**Task directions**
Leave out the pictures and reproduce all of the data exactly.

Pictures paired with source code

== Segment start ==

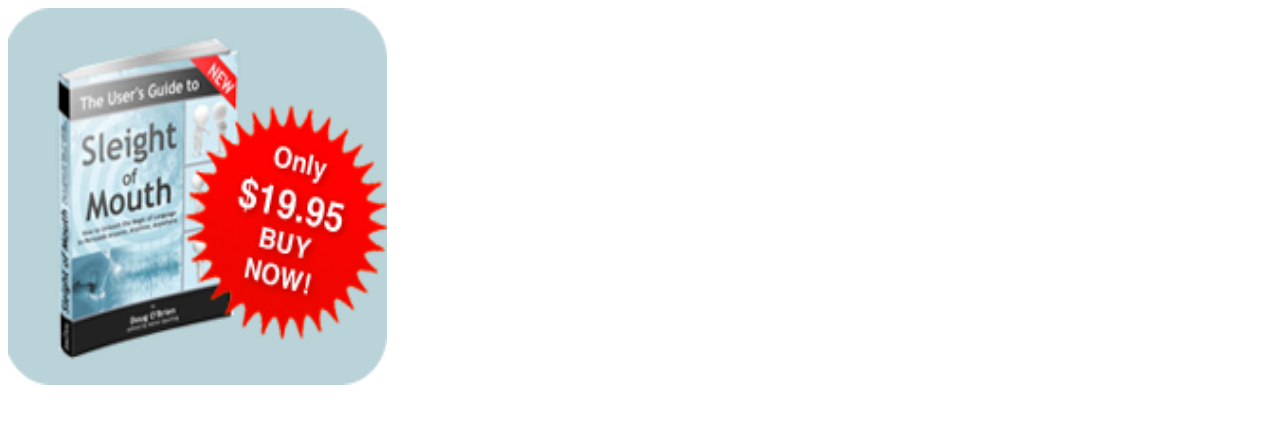

--- FILE ---
content_type: text/html; charset=UTF-8
request_url: https://ericksonian.com/home/products-2
body_size: 62
content:


	<img width="379" height="377" src="https://ericksonian.com/wp-content/uploads/products.png" class="attachment-largex9999 size-largex9999" alt="" decoding="async" fetchpriority="high" srcset="https://ericksonian.com/wp-content/uploads/products.png 379w, https://ericksonian.com/wp-content/uploads/products-150x150.png 150w, https://ericksonian.com/wp-content/uploads/products-300x298.png 300w, https://ericksonian.com/wp-content/uploads/products-60x60.png 60w, https://ericksonian.com/wp-content/uploads/products-90x90.png 90w" sizes="(max-width: 379px) 100vw, 379px" />
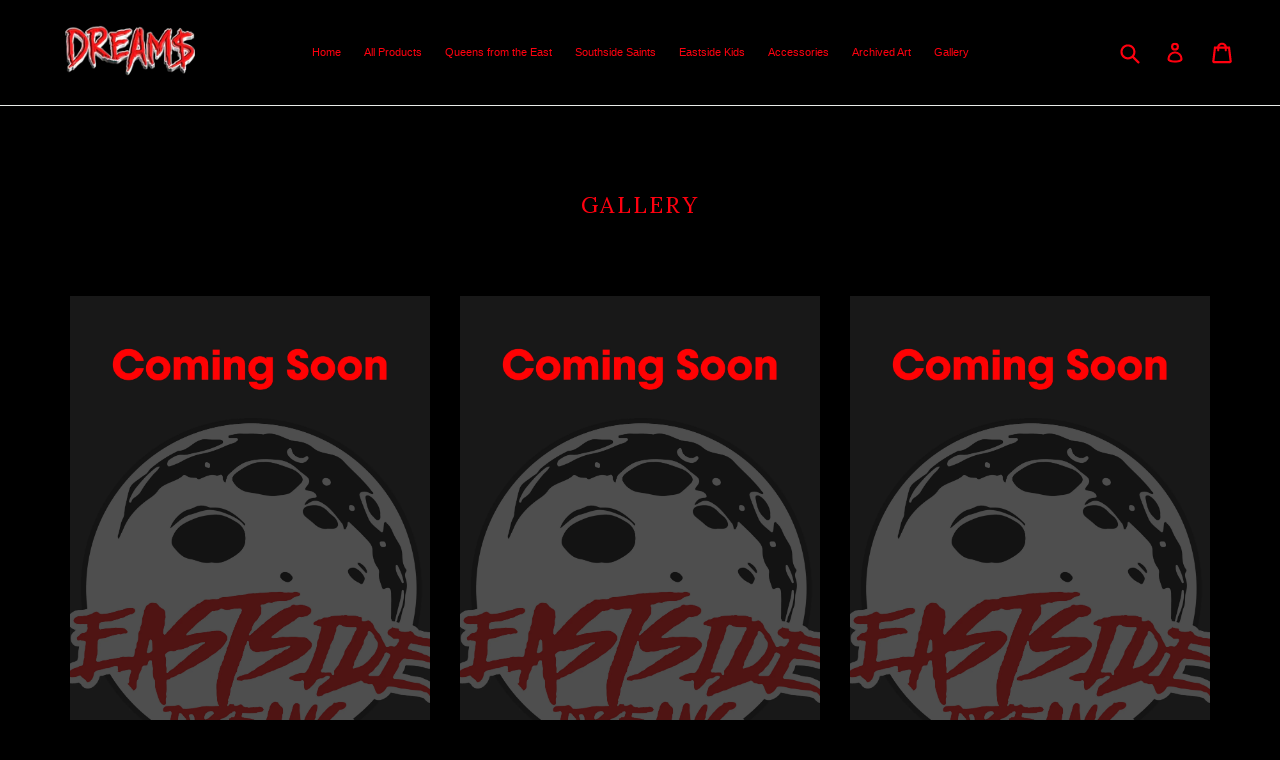

--- FILE ---
content_type: text/css
request_url: https://eastsidedreamsclothing.com/cdn/shop/t/6/assets/pagefly.3d8bf93f.css?v=112194044273398207231639419028
body_size: -566
content:
.OJJCp,.kVjkXt{position:relative}.hzzSzX{--pf-primary-color:#5d6b82;--pf-border-color:#d1d5db;opacity:1!important}.hBWCUB{height:auto}.kVjkXt{padding:15px 0}@media all{.__pf .pf-6_{text-align:center}.__pf .pf-11_,.__pf .pf-18_,.__pf .pf-25_,.__pf .pf-32_{background-image:none}.__pf .pf-12_,.__pf .pf-16_,.__pf .pf-19_,.__pf .pf-21_,.__pf .pf-23_,.__pf .pf-26_,.__pf .pf-28_,.__pf .pf-30_,.__pf .pf-33_,.__pf .pf-35_,.__pf .pf-37_{width:100%;display:flex;flex-direction:column;align-items:center;align-content:center;justify-content:center}}@media (min-width:1025px) and (max-width:1199px){.__pf .pf-12_,.__pf .pf-16_,.__pf .pf-19_,.__pf .pf-21_,.__pf .pf-23_,.__pf .pf-26_,.__pf .pf-28_,.__pf .pf-30_,.__pf .pf-33_,.__pf .pf-35_,.__pf .pf-37_{width:100%}}@media (min-width:768px) and (max-width:1024px){.__pf .pf-12_,.__pf .pf-16_,.__pf .pf-19_,.__pf .pf-21_,.__pf .pf-23_,.__pf .pf-26_,.__pf .pf-28_,.__pf .pf-30_,.__pf .pf-33_,.__pf .pf-35_,.__pf .pf-37_{width:100%}}@media (max-width:767px){.__pf .pf-12_,.__pf .pf-16_,.__pf .pf-19_,.__pf .pf-21_,.__pf .pf-23_,.__pf .pf-26_,.__pf .pf-28_,.__pf .pf-30_,.__pf .pf-33_,.__pf .pf-35_,.__pf .pf-37_{width:100%}}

== Segment end ==

**Expected output**
--- FILE ---
content_type: text/html; charset=UTF-8
request_url: https://ericksonian.com/home/products-2
body_size: 62
content:


	<img width="379" height="377" src="https://ericksonian.com/wp-content/uploads/products.png" class="attachment-largex9999 size-largex9999" alt="" decoding="async" fetchpriority="high" srcset="https://ericksonian.com/wp-content/uploads/products.png 379w, https://ericksonian.com/wp-content/uploads/products-150x150.png 150w, https://ericksonian.com/wp-content/uploads/products-300x298.png 300w, https://ericksonian.com/wp-content/uploads/products-60x60.png 60w, https://ericksonian.com/wp-content/uploads/products-90x90.png 90w" sizes="(max-width: 379px) 100vw, 379px" />

--- FILE ---
content_type: text/css
request_url: https://eastsidedreamsclothing.com/cdn/shop/t/6/assets/pagefly.3d8bf93f.css?v=112194044273398207231639419028
body_size: -566
content:
.OJJCp,.kVjkXt{position:relative}.hzzSzX{--pf-primary-color:#5d6b82;--pf-border-color:#d1d5db;opacity:1!important}.hBWCUB{height:auto}.kVjkXt{padding:15px 0}@media all{.__pf .pf-6_{text-align:center}.__pf .pf-11_,.__pf .pf-18_,.__pf .pf-25_,.__pf .pf-32_{background-image:none}.__pf .pf-12_,.__pf .pf-16_,.__pf .pf-19_,.__pf .pf-21_,.__pf .pf-23_,.__pf .pf-26_,.__pf .pf-28_,.__pf .pf-30_,.__pf .pf-33_,.__pf .pf-35_,.__pf .pf-37_{width:100%;display:flex;flex-direction:column;align-items:center;align-content:center;justify-content:center}}@media (min-width:1025px) and (max-width:1199px){.__pf .pf-12_,.__pf .pf-16_,.__pf .pf-19_,.__pf .pf-21_,.__pf .pf-23_,.__pf .pf-26_,.__pf .pf-28_,.__pf .pf-30_,.__pf .pf-33_,.__pf .pf-35_,.__pf .pf-37_{width:100%}}@media (min-width:768px) and (max-width:1024px){.__pf .pf-12_,.__pf .pf-16_,.__pf .pf-19_,.__pf .pf-21_,.__pf .pf-23_,.__pf .pf-26_,.__pf .pf-28_,.__pf .pf-30_,.__pf .pf-33_,.__pf .pf-35_,.__pf .pf-37_{width:100%}}@media (max-width:767px){.__pf .pf-12_,.__pf .pf-16_,.__pf .pf-19_,.__pf .pf-21_,.__pf .pf-23_,.__pf .pf-26_,.__pf .pf-28_,.__pf .pf-30_,.__pf .pf-33_,.__pf .pf-35_,.__pf .pf-37_{width:100%}}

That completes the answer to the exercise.